Reproduce the stretch of the BYOD forensic analysis text from "This traffic was" through "in Figure 8(a).", renaming "preauthentication" to "pre-authentication" wherever it occurs.
── Text excerpt ──
The attack was from IP addresses 172.28.15.14, 172.28.3.220, and 172.28.1.164, which were used in the BYOD devices as internal IP addresses. During the investigation process, we clearly detected the user and malicious activities performed by the users. Sensitive and robust analysis was done so that manual conventional result can be compared with the simulated analytical result as to how analysis is done in a study of pressure relief [46].

This traffic was captured from the architecture of Figure 4 and index 23. The malicious traffic observed in Cortex and cyber defense system was built to prevent those attacks as well, which is shown in Table 5.

4.1.4. Forensic Analysis from BYOD Endpoint

After analysis of malicious activities from gateway level, the next level investigation was conducted from the endpoint after identifying the attack source from sandblasting. Threat emulation shows the absolute result of malicious activities by endpoint BYOD devices as illustrated in Figure 7.

The result shows that malicious activity was detected during the preauthentication of the BYOD users, with a preauthentication segment IP address (192.168.1.x). One of the phishing attack packets was captured after an attack, and the details of the attack are represented in Figure 8(a).

This packet has the source IP address 172.28.1.164, attack type was phishing attack, and also user identity was traced from the Cisco Identity Service Engine during the test as per Figure 3, index 9. User identity was identified after the attack. This result was captured after detection of the endpoint performing reverse analysis from SandBlast from gateway level. Logs were captured for forensic analysis case event type from BYOD gateway as per Table 9.

The logs of this attack were captured after an incident, and we conducted the analysis of the threat. The attack ID is a4640108-ce8b-af06-5dd7-9aa500050000. Traffic from 172.28.1.164 was an attack, and traffic was decrypted in the gateway level. Besides, as seen in the result, the system was “Windows 10.0 Enterprise Edition” and the “Gen.SB.exe” was detected in the system which accessed c:\\users\\imanali\\desktop\\340s.exe. Finally, Trojan was detected.

The mentioned threat landscape detail was captured.

This was an artifact after BYOD threat analysis with different risk, attack, and forensic information.

4.1.5. BYOD Environment Cyberattack Category Analysis

During the research, the different types of attacks in BYOD environment were reviewed and categorized by risk and criticality. The attack categorization framework was analyzed. Different attack event was framed.

We have captured a total of 966 packets from Check Point for analysis with different risk severity. Based on risk, the categorization of the traffic analysis result is shown in Figure 9.
───
── Items ──
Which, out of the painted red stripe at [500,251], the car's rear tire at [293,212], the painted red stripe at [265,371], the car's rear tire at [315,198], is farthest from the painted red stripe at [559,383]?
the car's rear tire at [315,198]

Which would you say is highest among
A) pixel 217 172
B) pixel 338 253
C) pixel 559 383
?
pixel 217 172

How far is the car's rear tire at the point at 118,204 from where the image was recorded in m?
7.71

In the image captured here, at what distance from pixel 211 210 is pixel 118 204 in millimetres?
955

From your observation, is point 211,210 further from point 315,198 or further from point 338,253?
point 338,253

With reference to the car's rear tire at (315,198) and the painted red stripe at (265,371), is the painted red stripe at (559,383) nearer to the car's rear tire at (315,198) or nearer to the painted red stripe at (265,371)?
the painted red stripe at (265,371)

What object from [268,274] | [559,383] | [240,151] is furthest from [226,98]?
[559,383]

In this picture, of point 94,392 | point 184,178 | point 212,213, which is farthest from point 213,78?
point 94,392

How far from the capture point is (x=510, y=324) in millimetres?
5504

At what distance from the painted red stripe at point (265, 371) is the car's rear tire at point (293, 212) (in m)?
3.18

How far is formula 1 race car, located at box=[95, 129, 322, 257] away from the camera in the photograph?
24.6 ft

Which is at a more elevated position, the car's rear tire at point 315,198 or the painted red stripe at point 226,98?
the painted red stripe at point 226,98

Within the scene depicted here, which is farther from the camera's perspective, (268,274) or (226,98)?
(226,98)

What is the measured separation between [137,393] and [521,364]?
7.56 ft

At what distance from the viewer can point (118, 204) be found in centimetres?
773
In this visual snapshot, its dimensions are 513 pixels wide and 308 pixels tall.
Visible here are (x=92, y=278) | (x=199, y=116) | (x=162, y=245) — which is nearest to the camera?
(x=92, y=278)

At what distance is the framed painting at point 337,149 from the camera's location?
───
◆ Result for this exercise
This traffic was captured from the architecture of Figure 4 and index 23. The malicious traffic observed in Cortex and cyber defense system was built to prevent those attacks as well, which is shown in Table 5.

4.1.4. Forensic Analysis from BYOD Endpoint

After analysis of malicious activities from gateway level, the next level investigation was conducted from the endpoint after identifying the attack source from sandblasting. Threat emulation shows the absolute result of malicious activities by endpoint BYOD devices as illustrated in Figure 7.

The result shows that malicious activity was detected during the pre-authentication of the BYOD users, with a pre-authentication segment IP address (192.168.1.x). One of the phishing attack packets was captured after an attack, and the details of the attack are represented in Figure 8(a).